Tuesday, March 9, 2021 | 1:00 to 2:00 p.m. Eastern
Climate Change Research from Mitigation Matters Award Recipients
The Natural Hazards Center has partnered with the Federal Emergency Management Agency (FEMA) to create the Mitigation Matters Research Program which provides funding to researchers to conduct studies on hazard mitigation programs, policies, and implementation practices. The first call for proposals was launched in Fall 2019, with the second call issued in Spring 2020. To date, 19 research teams have been funded. These innovative and diverse mitigation projects include climate change research focused on household adaptation, impacts of climate induced coral bleaching on community wellbeing and hazard vulnerability, and use of traditional knowledge in response to sea level rise.
We hope you will join us for this upcoming webinar that will feature presentations from three of our recently funded teams. Each presentation will last about 15 minutes, and then there will be time for questions and dialogue. You can access the Mitigation Matters Reports and Research Briefs for the speakers on the Natural Hazards Center website.
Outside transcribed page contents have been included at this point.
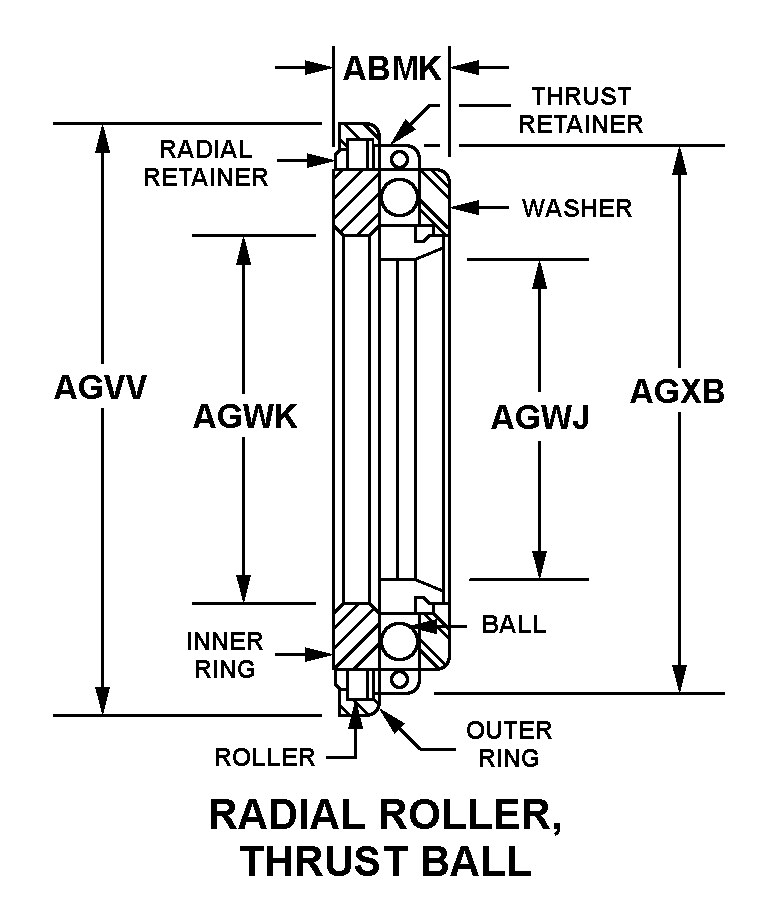 ABMK

THRUST RETAINER

RADIAL RETAINER

WASHER

AGVV

AGWK

AGWJ

AGXB

BALL

INNER RING

ROLLER

OUTER RING

RADIAL ROLLER, THRUST BALL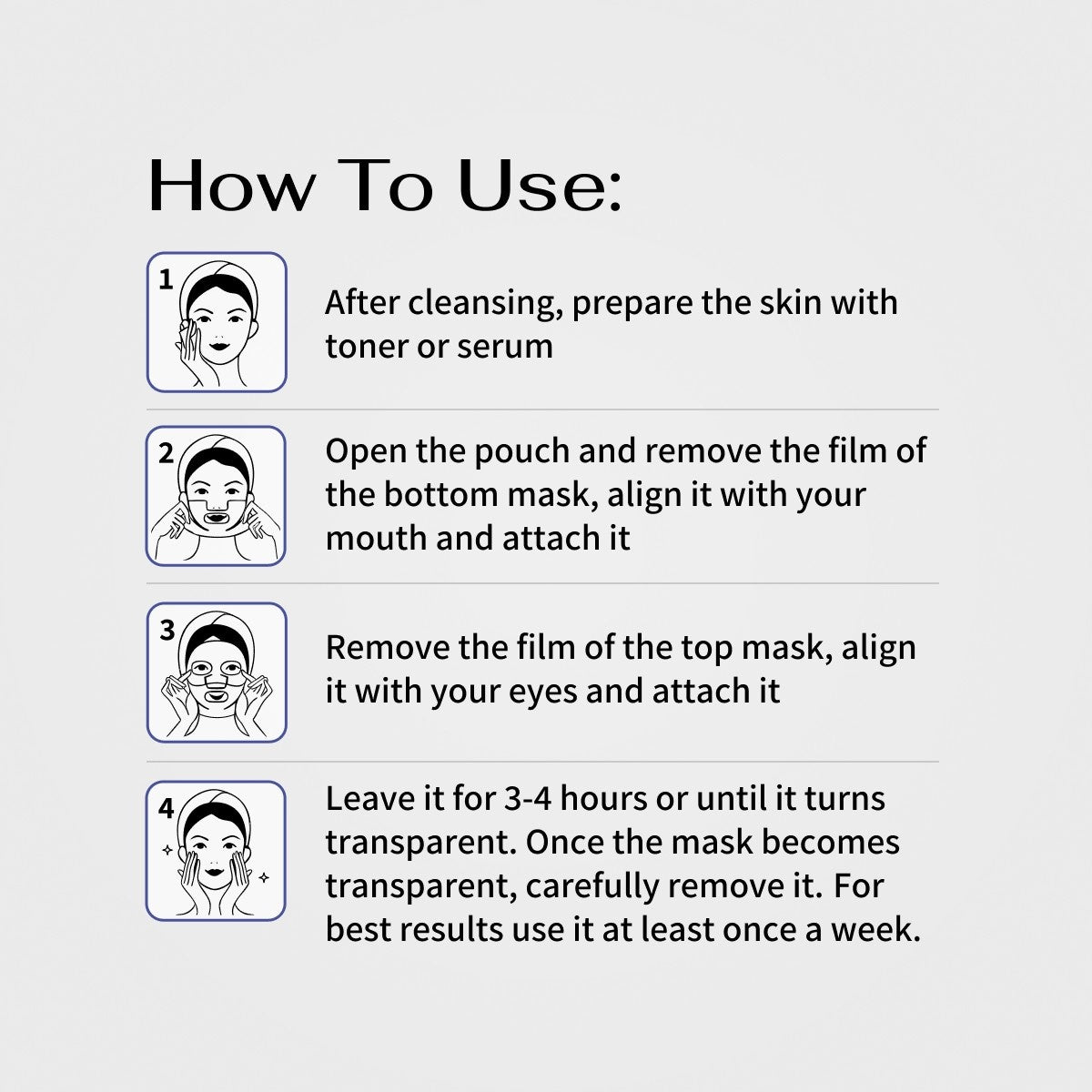 How To Use:

1

After cleansing, prepare the skin with toner or serum

2

Open the pouch and remove the film of the bottom mask, align it with your mouth and attach it

3

Remove the film of the top mask, align it with your eyes and attach it

4

Leave it for 3-4 hours or until it turns transparent. Once the mask becomes transparent, carefully remove it. For best results use it at least once a week.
Brianna Castro, Harvard University
The Intersection of Mitigation Measures and Household Adaptation to Climate Change
Kelly Dunning, Auburn University
How Climate-Induced Coral Bleaching Impacts Community Wellbeing and Hazard Vulnerability
Nicole Hutton, Old Dominion University
The Traditional Ecological Knowledge and Mitigation Nexus: The Pamunkey Indian Reservation
Brianna Castro is a PhD candidate in the Department of Sociology at Harvard University. Her research interests include the social dimensions of climate change adaptation, environmental migration, climate change mobilities, and the interplay between individuals and institutions in resilience and adaptation planning. Castro's dissertation examines how people adapt to changing climate conditions at the micro-level and how institutional contexts impact people's daily climate-related decisions in urban, peri-urban, and rural environments. She has conducted research on these topics in Colombia, South America, coastal North Carolina, Lagos, Nigeria, and Borneo, Indonesia.
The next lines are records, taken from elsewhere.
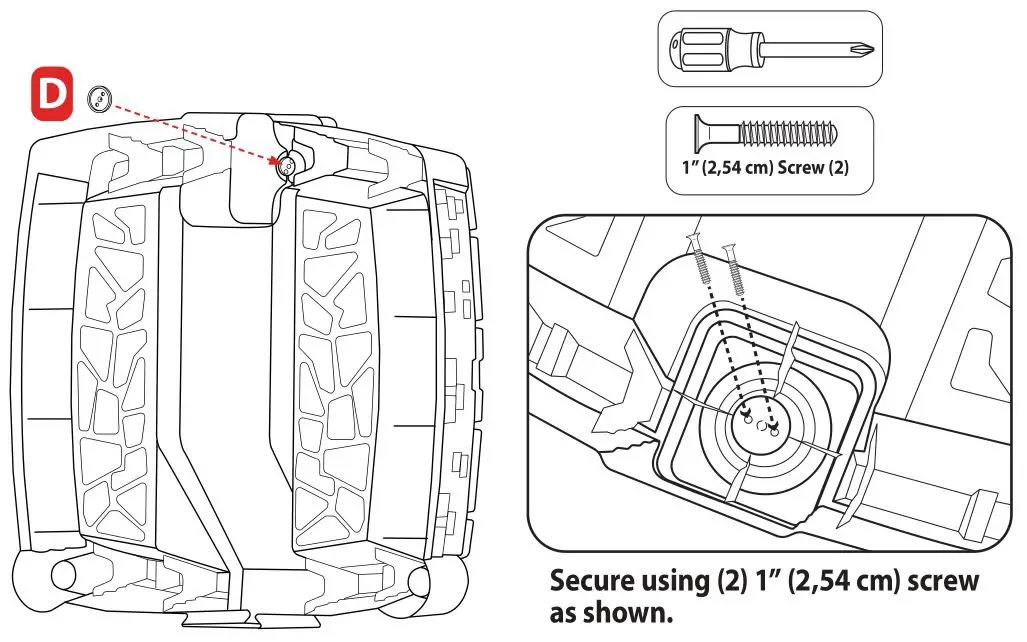 D

1" (2,54 cm) Screw (2)

Secure using (2) 1" (2,54 cm) screw as shown.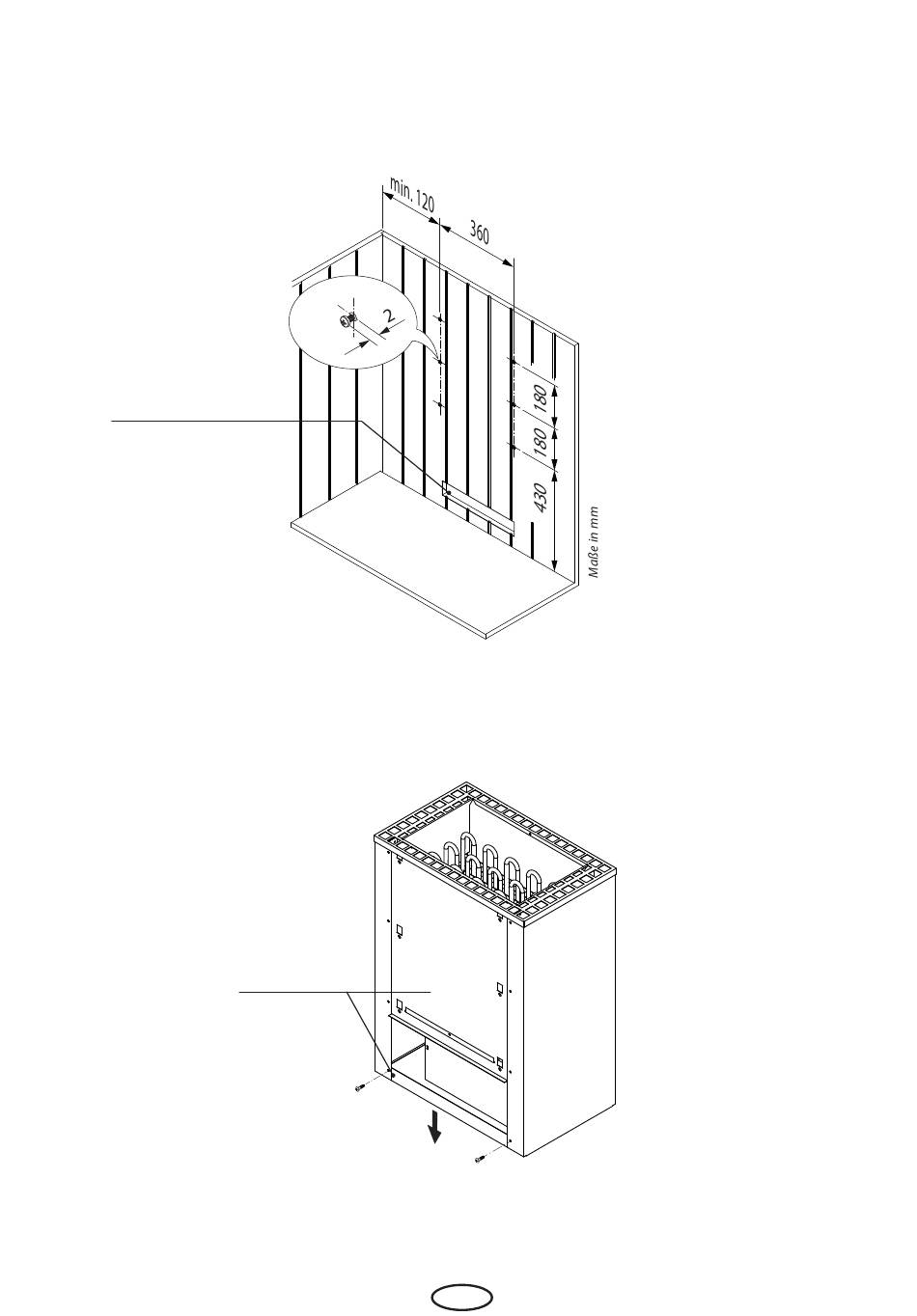 min. 120

360

2

180

180

430

Maße in mm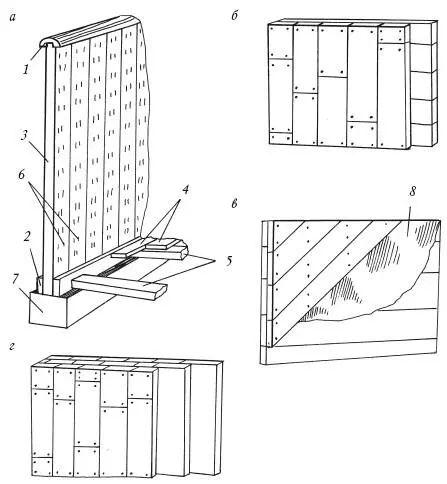 а
1
3
6
2
7
4
5
б
в
8
г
Kelly Dunning is an assistant professor in the School of Forestry and Wildlife Sciences at Auburn University. Her research is on ecological conservation as a “no-regrets” policy pathway to hazards resilience. Her research examines participatory, community-focused public policy for coral reef conservation in Southeast Asia and the Caribbean, and coastal ecosystem conservation in the Gulf of Mexico. Dunning is an Early Career Fellow with the National Academies of Science, Engineering, and Medicine Gulf Research Program. As a native South Floridian, she has experienced several hurricanes and uses that experience to study resilient policy-maker responses to hurricanes.
Nicole Hutton is an assistant professor of geography. She tracks organizational resilience to hazards. Her research on the 2010 earthquake sequence in Christchurch, New Zealand and levee breaks in Yuba County, California appears in The Professional Geographer, Third Sector Review, Papers in Applied Geography, Journal of Flood Risk Management, and Emerging Voices in Hazards Research. Hutton’s recent research addresses nursing compliance with emergency power legislation in Florida, perceptions of sea level rise in Norfolk, Virginia, and the role of traditional ecological knowledge in adaptation priorities with the Pamunkey Indian Tribe.